== GIVEN RECORDS
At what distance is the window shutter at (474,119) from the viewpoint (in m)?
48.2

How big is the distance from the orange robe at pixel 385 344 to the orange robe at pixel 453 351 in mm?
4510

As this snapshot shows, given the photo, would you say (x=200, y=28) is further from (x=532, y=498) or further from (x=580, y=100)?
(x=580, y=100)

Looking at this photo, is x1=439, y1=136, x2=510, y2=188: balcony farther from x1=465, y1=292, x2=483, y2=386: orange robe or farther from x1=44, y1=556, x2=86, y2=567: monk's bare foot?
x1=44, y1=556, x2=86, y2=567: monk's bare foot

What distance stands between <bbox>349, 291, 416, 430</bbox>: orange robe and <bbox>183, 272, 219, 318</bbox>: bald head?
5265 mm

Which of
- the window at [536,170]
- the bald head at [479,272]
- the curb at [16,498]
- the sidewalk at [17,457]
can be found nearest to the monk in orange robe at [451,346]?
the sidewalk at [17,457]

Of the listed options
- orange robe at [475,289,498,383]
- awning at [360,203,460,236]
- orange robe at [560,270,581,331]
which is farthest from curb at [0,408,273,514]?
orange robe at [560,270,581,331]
====
■ **GIVEN REQUEST**
Rewrite all of the material above, substituting "shaved head" for every occurrence of "bald head" and leaving everything else unchanged.

■ **TASK RESULT**
At what distance is the window shutter at (474,119) from the viewpoint (in m)?
48.2

How big is the distance from the orange robe at pixel 385 344 to the orange robe at pixel 453 351 in mm?
4510

As this snapshot shows, given the photo, would you say (x=200, y=28) is further from (x=532, y=498) or further from (x=580, y=100)?
(x=580, y=100)

Looking at this photo, is x1=439, y1=136, x2=510, y2=188: balcony farther from x1=465, y1=292, x2=483, y2=386: orange robe or farther from x1=44, y1=556, x2=86, y2=567: monk's bare foot?
x1=44, y1=556, x2=86, y2=567: monk's bare foot

What distance stands between <bbox>349, 291, 416, 430</bbox>: orange robe and <bbox>183, 272, 219, 318</bbox>: shaved head?
5265 mm

Which of
- the window at [536,170]
- the shaved head at [479,272]
- the curb at [16,498]
- the sidewalk at [17,457]
can be found nearest to the monk in orange robe at [451,346]?
the sidewalk at [17,457]

Of the listed options
- orange robe at [475,289,498,383]
- awning at [360,203,460,236]
- orange robe at [560,270,581,331]
which is farthest from curb at [0,408,273,514]?
orange robe at [560,270,581,331]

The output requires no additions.